Pre dessert is a trio of desserts, sort of ironic really. A shot glass contains fragolino, a Swiss-Italian strawberry tasting sweet and sour grape juice and that sits alongside a layered chocolate caramel gateaux and a raspberry ice with crushed pistachio. The real star though of the post secondi dishes was a dessert simply entitled ‘milk’. So full from our extensive dining already, we shared one and were blown away by this. With just a one word title, everyone of course asks what it is; it sounded intriguing and rather than plump for what I’m sure would have been a delightful but obvious choice soufflé, we opted for this milk come chocolate concoction.

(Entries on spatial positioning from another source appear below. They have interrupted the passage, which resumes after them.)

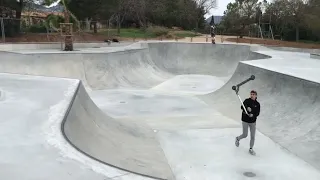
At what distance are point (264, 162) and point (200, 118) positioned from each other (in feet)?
13.8

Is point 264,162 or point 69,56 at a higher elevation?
point 69,56

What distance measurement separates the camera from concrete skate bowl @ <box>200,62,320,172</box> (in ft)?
26.3

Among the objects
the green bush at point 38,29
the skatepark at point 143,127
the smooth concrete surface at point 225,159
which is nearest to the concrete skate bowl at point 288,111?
the skatepark at point 143,127

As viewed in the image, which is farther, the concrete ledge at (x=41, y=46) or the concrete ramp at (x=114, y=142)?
the concrete ledge at (x=41, y=46)

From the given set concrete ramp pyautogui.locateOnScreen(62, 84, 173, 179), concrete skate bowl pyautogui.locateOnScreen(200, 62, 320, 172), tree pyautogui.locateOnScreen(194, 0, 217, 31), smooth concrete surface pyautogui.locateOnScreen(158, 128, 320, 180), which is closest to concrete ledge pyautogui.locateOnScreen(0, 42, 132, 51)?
concrete ramp pyautogui.locateOnScreen(62, 84, 173, 179)

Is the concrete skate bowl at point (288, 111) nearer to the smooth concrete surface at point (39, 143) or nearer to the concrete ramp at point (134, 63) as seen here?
the smooth concrete surface at point (39, 143)

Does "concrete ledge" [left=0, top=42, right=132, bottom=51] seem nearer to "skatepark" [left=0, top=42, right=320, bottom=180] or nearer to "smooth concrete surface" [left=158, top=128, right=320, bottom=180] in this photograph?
"skatepark" [left=0, top=42, right=320, bottom=180]

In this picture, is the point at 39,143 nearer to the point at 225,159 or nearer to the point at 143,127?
the point at 225,159

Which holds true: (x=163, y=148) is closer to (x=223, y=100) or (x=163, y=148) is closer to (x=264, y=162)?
(x=264, y=162)

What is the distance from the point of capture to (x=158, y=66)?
80.0 feet

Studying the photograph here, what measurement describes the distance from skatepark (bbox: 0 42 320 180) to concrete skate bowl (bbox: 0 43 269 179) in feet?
0.16

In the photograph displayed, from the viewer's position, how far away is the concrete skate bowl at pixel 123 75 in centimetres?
659

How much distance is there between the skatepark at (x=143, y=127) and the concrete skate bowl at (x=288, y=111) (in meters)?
0.03

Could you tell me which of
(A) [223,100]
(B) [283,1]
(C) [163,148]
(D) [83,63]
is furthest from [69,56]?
(B) [283,1]
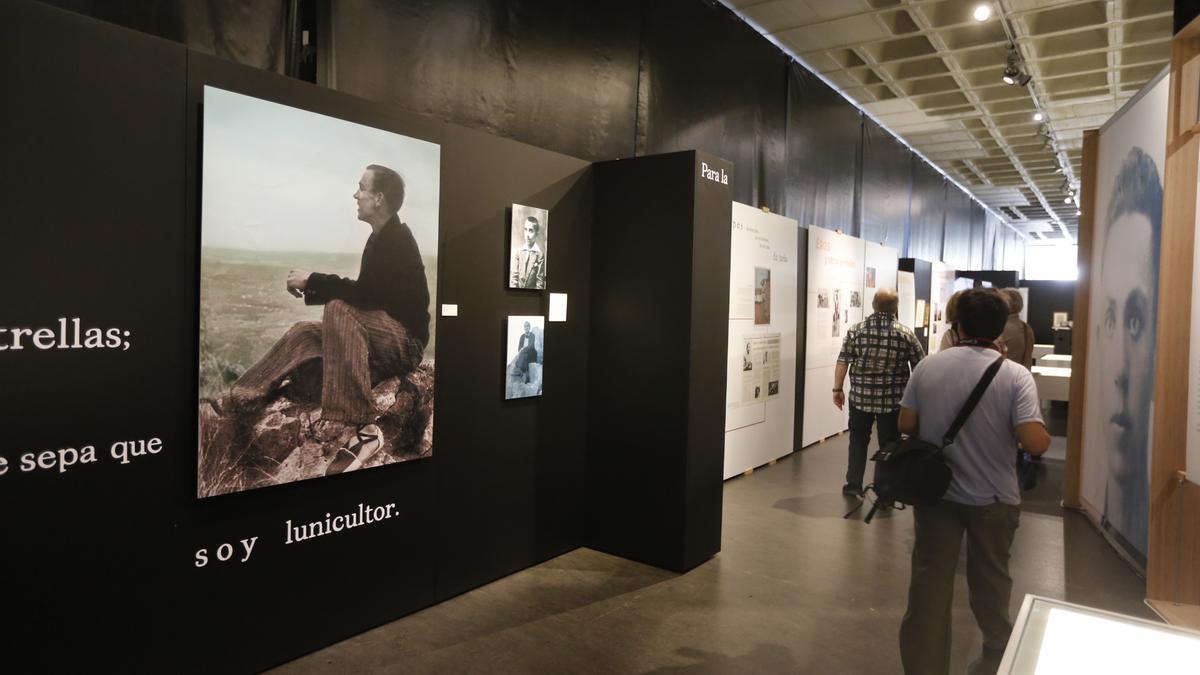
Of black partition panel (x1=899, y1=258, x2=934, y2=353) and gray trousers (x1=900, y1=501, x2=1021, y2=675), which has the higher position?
black partition panel (x1=899, y1=258, x2=934, y2=353)

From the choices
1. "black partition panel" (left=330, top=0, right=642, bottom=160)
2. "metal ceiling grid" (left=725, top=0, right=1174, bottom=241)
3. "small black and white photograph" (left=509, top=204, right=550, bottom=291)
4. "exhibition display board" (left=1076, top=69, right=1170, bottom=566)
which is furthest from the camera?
"metal ceiling grid" (left=725, top=0, right=1174, bottom=241)

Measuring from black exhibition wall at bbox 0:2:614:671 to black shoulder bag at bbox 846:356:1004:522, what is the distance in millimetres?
1992

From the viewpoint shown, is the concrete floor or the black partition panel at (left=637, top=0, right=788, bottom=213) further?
the black partition panel at (left=637, top=0, right=788, bottom=213)

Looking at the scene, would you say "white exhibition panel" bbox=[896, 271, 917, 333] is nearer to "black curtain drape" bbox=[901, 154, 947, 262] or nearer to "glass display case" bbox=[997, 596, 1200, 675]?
"black curtain drape" bbox=[901, 154, 947, 262]

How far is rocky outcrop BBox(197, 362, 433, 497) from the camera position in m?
2.50

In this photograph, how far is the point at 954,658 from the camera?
2.94m

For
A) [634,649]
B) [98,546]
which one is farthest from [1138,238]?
[98,546]

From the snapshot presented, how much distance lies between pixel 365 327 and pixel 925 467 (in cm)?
216

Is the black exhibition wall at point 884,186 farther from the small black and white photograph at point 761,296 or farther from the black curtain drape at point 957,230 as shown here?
the small black and white photograph at point 761,296

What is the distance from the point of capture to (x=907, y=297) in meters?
10.4

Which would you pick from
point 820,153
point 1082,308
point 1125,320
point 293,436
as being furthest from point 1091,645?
point 820,153

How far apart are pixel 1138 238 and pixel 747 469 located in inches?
128

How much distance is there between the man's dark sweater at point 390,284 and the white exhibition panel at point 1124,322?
3836 millimetres

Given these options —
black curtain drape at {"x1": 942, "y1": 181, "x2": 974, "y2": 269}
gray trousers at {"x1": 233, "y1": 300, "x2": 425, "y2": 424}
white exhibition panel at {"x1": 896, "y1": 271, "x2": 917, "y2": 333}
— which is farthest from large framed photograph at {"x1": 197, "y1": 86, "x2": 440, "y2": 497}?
black curtain drape at {"x1": 942, "y1": 181, "x2": 974, "y2": 269}
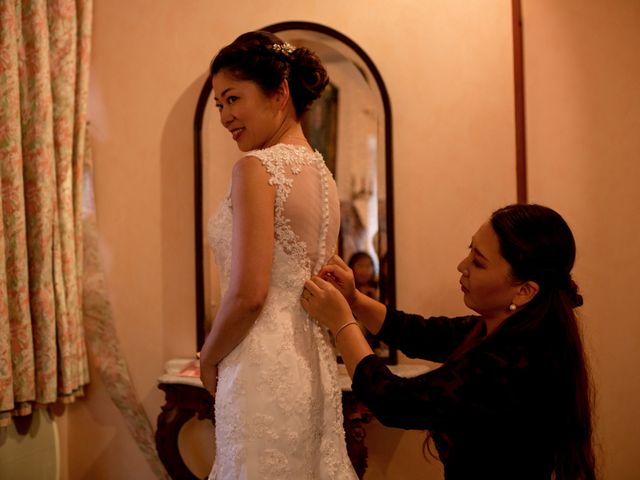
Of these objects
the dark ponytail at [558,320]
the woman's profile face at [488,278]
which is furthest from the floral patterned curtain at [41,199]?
the dark ponytail at [558,320]

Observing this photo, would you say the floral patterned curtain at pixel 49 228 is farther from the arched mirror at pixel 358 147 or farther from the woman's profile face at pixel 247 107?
the woman's profile face at pixel 247 107

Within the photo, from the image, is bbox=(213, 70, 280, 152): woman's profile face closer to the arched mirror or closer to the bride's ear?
the bride's ear

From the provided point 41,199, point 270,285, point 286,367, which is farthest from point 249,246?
point 41,199

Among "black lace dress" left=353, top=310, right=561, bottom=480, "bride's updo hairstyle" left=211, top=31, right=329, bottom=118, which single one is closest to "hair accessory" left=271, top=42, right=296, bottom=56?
"bride's updo hairstyle" left=211, top=31, right=329, bottom=118

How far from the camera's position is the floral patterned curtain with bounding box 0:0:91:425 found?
1.82 m

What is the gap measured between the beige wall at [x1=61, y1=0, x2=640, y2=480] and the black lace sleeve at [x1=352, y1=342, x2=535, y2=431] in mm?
1187

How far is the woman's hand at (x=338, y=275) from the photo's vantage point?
1292 mm

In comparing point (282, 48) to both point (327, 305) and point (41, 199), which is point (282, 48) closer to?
point (327, 305)

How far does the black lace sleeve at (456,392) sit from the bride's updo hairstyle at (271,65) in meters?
0.65

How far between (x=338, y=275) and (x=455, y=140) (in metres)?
1.15

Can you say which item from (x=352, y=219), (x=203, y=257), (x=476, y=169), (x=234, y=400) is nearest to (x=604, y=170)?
(x=476, y=169)

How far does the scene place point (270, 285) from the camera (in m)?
1.21

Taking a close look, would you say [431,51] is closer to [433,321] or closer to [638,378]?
[433,321]

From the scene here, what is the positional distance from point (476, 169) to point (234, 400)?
4.81 ft
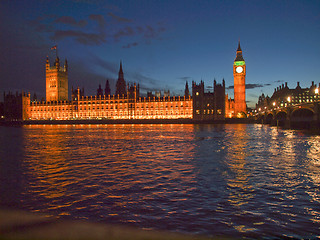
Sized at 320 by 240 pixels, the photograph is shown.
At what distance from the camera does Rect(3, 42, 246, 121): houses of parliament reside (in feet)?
373

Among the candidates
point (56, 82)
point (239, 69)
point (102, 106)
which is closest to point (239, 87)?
point (239, 69)

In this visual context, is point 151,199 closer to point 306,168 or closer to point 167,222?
point 167,222

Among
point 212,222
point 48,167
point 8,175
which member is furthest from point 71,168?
point 212,222

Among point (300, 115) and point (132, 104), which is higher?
point (132, 104)

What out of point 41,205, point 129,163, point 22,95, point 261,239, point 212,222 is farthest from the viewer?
point 22,95

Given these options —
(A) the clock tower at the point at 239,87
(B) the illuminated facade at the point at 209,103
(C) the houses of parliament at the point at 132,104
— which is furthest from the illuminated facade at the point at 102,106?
(A) the clock tower at the point at 239,87

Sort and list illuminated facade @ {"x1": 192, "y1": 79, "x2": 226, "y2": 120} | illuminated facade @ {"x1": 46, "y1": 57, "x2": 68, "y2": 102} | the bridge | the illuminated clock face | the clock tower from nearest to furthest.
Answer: the bridge
illuminated facade @ {"x1": 192, "y1": 79, "x2": 226, "y2": 120}
the clock tower
the illuminated clock face
illuminated facade @ {"x1": 46, "y1": 57, "x2": 68, "y2": 102}

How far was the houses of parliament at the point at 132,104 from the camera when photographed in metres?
114

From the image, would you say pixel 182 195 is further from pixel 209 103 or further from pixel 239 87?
pixel 239 87

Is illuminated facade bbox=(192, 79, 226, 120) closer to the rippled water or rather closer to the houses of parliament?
the houses of parliament

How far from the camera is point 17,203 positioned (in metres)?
7.55

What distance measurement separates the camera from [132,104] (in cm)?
12638

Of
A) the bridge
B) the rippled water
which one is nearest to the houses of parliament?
the bridge

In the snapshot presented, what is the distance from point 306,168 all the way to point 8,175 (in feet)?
42.4
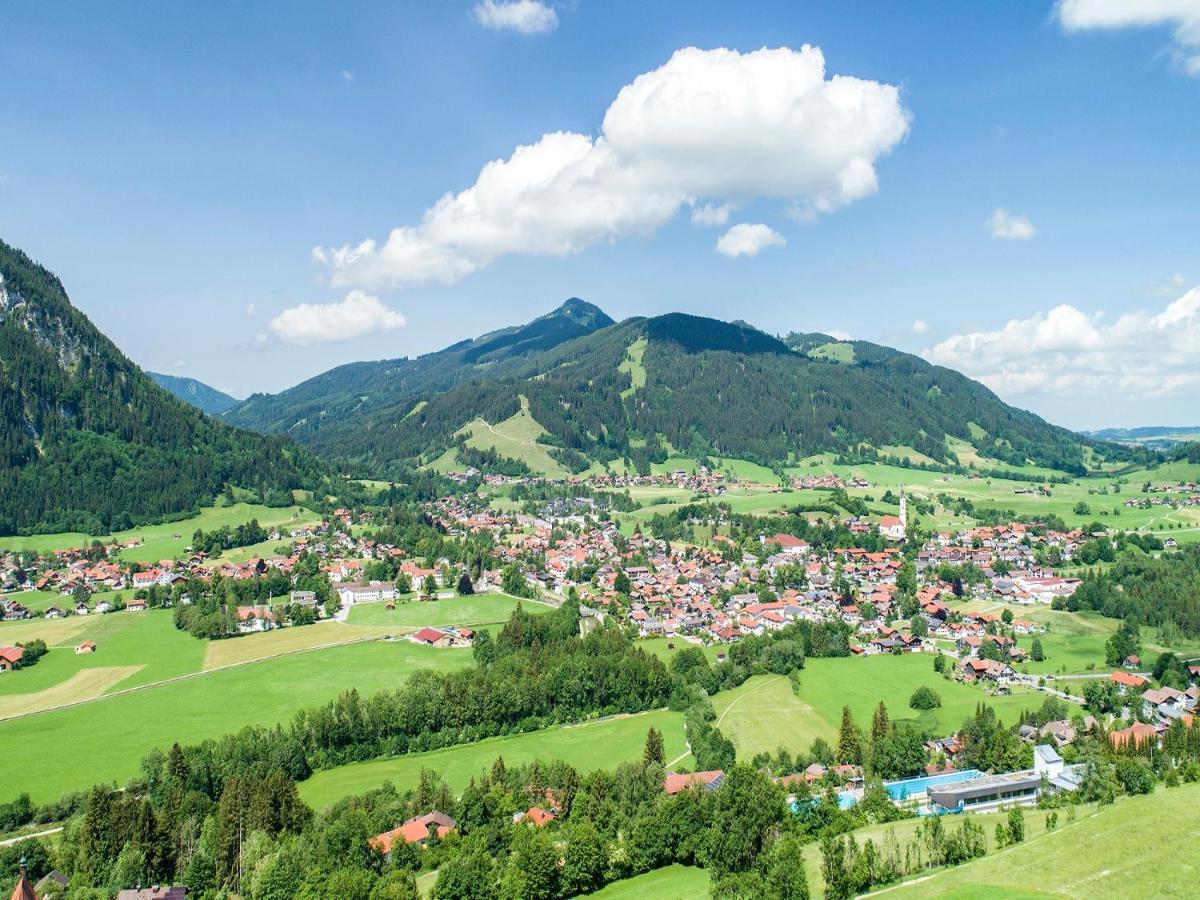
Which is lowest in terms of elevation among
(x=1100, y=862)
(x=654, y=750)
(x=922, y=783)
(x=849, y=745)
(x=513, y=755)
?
(x=513, y=755)

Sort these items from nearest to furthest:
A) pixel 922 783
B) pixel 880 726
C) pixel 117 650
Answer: pixel 922 783 → pixel 880 726 → pixel 117 650

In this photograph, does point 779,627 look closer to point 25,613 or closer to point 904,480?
point 25,613

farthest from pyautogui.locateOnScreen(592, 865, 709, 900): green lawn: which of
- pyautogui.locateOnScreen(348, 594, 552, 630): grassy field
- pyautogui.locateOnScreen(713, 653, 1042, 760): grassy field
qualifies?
pyautogui.locateOnScreen(348, 594, 552, 630): grassy field

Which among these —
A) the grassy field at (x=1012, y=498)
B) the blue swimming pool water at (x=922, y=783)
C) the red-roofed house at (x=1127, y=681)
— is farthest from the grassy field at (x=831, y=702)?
the grassy field at (x=1012, y=498)

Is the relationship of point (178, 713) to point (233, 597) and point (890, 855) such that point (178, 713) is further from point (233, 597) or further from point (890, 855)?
point (890, 855)

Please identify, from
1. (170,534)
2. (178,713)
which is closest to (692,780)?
(178,713)

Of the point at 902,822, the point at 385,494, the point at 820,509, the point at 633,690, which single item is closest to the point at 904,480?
the point at 820,509
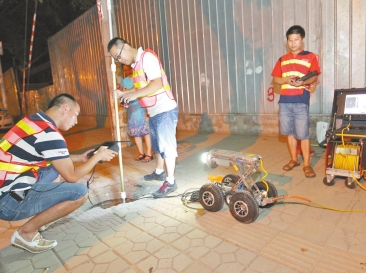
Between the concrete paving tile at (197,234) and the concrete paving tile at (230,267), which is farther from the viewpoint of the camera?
the concrete paving tile at (197,234)

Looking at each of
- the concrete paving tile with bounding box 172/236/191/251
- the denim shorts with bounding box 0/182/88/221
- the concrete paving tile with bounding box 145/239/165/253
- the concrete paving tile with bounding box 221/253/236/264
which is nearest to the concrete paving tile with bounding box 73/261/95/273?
the concrete paving tile with bounding box 145/239/165/253

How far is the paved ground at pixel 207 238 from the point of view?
2.13m

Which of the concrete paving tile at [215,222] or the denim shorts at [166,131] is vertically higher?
the denim shorts at [166,131]

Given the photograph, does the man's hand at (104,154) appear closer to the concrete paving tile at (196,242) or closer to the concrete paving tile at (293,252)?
the concrete paving tile at (196,242)

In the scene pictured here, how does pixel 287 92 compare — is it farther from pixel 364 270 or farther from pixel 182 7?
pixel 182 7

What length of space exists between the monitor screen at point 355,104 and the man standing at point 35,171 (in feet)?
10.3

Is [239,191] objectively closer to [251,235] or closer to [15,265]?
[251,235]

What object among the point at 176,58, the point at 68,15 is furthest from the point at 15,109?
the point at 176,58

Apsleys kindly wrote down what we had to help us with this blog as the plate is quite remarkable. Simply to list: milk parfait, milk ice cream, crunchy chocolate dome (includes three different types of chocolate and a crunchy base with gold leaf dressing), battonette of dark chocolate and coconut, cannolo (meaning little tube) of chocolate filled with strawberry champagne and espelleto pepper, and a shot of Baileys coffee and milk foam. The sauce dressing was vanilla and mango. We commented that at L’Atelier, the dessert was heaven for chocolate lovers but not sophisticated, here at Apsleys meanwhile was the evolution, what perhaps the ultimate sweet chocolate dessert is. Mrs CC likes a touch of salt and savoury mixed in with her desserts so more my taste than hers, but as with everything put before us today, this was a hugely busy but uncompromising plate of great dessert. Priced on the menu at £10.50, this is the bargain of the day for its brilliance.
Finally we had an impressive plate of petit fours.
By any count, this was an extraordinary meal. Massimiliano Blasone is the executive chef overseeing Apsleys and he has much talent and does a remarkable job. The sheer effort required to produce just our meal was mind boggling let alone repeating that each and every day at lunch and dinner, yet this is still a hidden gem for the restaurant shuns publicity and on the occasions that we have been there has been less than full. Surely though it is a better offering than the likes of Le Gavroche and gives any of the top end London eateries a run for their money. Restaurant manager Pasquale Cosmai is absolutely charming and looks after his guests well, and with the restaurant having settled down to a more confident self, Apsleys will undoubtedly grow in popularity. We went there today solely on the memory of a great carbonara which in itself speaks volumes but the restaurant delivered a brilliant and confident meal in its totality that has caused us to completely reappraise it since its early opening. Apsleys has already achieved one Michelin star and they’re shooting for two and we wouldn’t be surprised if they were fast tracked to their second. Heinz Beck might well be little known outside Rome, especially compared to a celebrity UK chef like Gordon Ramsay, but one thing’s for sure, his food is a damn sight better.